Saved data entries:

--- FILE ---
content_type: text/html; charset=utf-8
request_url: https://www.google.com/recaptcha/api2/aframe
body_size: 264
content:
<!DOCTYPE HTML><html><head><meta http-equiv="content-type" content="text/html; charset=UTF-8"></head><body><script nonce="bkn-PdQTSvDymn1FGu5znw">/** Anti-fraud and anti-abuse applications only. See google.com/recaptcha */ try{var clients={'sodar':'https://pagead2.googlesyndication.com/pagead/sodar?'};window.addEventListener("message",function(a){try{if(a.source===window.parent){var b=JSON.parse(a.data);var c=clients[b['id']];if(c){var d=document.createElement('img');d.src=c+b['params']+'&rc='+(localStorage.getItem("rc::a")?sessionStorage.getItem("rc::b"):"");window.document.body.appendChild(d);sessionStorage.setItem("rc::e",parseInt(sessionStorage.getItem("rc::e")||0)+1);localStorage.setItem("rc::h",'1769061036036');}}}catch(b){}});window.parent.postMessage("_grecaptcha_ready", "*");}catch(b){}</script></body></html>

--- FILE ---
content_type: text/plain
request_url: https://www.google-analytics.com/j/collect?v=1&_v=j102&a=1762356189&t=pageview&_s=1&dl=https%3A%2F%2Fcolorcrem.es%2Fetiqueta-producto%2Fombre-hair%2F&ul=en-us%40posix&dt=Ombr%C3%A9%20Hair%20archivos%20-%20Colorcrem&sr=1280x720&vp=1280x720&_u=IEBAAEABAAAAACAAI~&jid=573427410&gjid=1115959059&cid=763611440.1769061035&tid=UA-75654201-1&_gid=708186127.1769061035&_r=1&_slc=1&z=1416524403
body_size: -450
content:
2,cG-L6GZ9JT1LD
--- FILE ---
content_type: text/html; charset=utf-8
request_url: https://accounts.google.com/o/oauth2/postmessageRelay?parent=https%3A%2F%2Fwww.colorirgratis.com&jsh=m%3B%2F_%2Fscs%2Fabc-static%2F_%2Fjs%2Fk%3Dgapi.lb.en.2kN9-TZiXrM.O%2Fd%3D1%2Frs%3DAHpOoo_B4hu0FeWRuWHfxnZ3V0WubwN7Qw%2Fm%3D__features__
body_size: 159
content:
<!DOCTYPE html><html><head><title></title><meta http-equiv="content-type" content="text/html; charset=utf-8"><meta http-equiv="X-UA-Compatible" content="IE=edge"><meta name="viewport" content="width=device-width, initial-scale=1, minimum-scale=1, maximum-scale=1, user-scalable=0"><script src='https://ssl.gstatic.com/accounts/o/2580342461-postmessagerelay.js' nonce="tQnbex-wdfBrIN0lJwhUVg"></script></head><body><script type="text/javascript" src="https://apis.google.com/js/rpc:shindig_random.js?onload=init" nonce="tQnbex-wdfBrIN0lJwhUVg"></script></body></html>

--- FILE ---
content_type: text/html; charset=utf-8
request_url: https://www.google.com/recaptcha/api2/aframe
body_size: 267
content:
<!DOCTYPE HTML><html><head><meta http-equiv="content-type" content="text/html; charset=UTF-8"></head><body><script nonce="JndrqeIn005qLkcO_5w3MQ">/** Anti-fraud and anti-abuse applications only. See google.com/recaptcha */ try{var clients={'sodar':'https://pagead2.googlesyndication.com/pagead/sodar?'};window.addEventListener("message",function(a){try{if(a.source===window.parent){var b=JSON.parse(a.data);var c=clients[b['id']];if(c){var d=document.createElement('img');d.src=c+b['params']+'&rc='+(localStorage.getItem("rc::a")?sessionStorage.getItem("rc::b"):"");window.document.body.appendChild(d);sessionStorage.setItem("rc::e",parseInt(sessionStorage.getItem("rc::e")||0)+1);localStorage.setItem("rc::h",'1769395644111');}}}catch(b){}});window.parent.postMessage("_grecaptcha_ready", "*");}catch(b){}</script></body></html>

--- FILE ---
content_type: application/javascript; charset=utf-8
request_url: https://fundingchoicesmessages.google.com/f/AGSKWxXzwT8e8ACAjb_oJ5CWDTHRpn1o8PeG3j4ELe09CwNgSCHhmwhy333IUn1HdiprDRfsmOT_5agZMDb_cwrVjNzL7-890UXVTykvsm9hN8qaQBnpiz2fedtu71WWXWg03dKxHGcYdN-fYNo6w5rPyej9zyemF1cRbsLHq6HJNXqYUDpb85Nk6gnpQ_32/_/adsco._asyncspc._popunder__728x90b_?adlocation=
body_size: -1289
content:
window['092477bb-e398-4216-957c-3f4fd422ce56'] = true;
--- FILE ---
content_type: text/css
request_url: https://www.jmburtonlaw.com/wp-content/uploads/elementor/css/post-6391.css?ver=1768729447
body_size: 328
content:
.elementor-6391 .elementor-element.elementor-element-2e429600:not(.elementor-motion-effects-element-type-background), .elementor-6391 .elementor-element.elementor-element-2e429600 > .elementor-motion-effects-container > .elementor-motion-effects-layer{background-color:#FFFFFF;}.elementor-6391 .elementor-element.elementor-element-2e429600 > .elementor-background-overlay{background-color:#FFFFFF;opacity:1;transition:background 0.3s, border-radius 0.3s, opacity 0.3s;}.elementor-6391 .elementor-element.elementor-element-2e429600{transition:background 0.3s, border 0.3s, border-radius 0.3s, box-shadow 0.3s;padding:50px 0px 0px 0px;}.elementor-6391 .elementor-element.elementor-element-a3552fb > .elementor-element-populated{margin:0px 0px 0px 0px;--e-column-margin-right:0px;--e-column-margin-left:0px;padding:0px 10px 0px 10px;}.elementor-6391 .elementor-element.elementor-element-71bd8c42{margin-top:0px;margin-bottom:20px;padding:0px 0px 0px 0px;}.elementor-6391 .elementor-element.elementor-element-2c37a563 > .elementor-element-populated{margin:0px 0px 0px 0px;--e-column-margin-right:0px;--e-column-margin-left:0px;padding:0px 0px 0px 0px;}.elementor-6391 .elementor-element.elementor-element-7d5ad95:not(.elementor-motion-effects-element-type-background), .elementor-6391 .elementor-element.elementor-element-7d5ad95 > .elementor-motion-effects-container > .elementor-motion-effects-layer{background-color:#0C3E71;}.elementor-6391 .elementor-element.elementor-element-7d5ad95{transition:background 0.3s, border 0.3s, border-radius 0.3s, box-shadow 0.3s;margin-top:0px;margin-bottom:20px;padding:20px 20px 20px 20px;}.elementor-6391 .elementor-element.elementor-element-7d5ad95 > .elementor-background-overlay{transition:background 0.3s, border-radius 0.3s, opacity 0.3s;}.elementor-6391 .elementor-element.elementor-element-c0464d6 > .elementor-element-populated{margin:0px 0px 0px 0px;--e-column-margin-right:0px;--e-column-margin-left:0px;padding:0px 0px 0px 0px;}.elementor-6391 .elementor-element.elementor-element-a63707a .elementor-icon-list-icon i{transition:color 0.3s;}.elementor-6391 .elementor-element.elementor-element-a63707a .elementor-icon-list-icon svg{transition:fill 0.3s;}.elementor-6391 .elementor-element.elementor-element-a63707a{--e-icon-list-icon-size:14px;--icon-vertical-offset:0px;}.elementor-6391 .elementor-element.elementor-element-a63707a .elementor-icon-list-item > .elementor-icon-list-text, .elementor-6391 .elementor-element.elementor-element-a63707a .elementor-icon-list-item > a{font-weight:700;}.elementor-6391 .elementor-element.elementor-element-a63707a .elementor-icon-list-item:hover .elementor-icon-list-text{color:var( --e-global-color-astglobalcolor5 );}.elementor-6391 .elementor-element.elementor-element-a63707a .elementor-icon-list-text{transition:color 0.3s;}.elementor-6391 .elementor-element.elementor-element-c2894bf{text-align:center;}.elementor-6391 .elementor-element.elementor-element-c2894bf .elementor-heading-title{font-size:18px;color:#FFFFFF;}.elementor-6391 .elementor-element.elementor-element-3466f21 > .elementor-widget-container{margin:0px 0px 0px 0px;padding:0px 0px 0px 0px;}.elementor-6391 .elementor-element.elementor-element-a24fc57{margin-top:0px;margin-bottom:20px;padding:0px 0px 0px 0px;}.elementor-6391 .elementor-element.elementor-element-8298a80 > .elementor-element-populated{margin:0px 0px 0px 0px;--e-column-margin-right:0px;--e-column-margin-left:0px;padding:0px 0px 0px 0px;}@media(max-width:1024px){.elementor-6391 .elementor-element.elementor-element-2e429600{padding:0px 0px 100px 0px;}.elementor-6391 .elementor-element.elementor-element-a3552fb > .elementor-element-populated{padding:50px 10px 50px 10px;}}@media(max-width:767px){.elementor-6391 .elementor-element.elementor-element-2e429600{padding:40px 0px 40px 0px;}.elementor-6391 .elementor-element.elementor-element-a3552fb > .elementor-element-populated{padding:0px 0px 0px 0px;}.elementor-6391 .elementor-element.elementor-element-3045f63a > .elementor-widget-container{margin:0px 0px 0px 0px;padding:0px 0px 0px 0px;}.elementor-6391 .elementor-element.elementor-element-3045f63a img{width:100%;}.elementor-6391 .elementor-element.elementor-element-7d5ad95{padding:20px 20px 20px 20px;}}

_ACTIVITY_
Look for the word "sessionStorage" in the data, then return every line that contains it.

_ANSWER FOR THE TASK_
<!DOCTYPE HTML><html><head><meta http-equiv="content-type" content="text/html; charset=UTF-8"></head><body><script nonce="bkn-PdQTSvDymn1FGu5znw">/** Anti-fraud and anti-abuse applications only. See google.com/recaptcha */ try{var clients={'sodar':'https://pagead2.googlesyndication.com/pagead/sodar?'};window.addEventListener("message",function(a){try{if(a.source===window.parent){var b=JSON.parse(a.data);var c=clients[b['id']];if(c){var d=document.createElement('img');d.src=c+b['params']+'&rc='+(localStorage.getItem("rc::a")?sessionStorage.getItem("rc::b"):"");window.document.body.appendChild(d);sessionStorage.setItem("rc::e",parseInt(sessionStorage.getItem("rc::e")||0)+1);localStorage.setItem("rc::h",'1769061036036');}}}catch(b){}});window.parent.postMessage("_grecaptcha_ready", "*");}catch(b){}</script></body></html>
<!DOCTYPE HTML><html><head><meta http-equiv="content-type" content="text/html; charset=UTF-8"></head><body><script nonce="JndrqeIn005qLkcO_5w3MQ">/** Anti-fraud and anti-abuse applications only. See google.com/recaptcha */ try{var clients={'sodar':'https://pagead2.googlesyndication.com/pagead/sodar?'};window.addEventListener("message",function(a){try{if(a.source===window.parent){var b=JSON.parse(a.data);var c=clients[b['id']];if(c){var d=document.createElement('img');d.src=c+b['params']+'&rc='+(localStorage.getItem("rc::a")?sessionStorage.getItem("rc::b"):"");window.document.body.appendChild(d);sessionStorage.setItem("rc::e",parseInt(sessionStorage.getItem("rc::e")||0)+1);localStorage.setItem("rc::h",'1769395644111');}}}catch(b){}});window.parent.postMessage("_grecaptcha_ready", "*");}catch(b){}</script></body></html>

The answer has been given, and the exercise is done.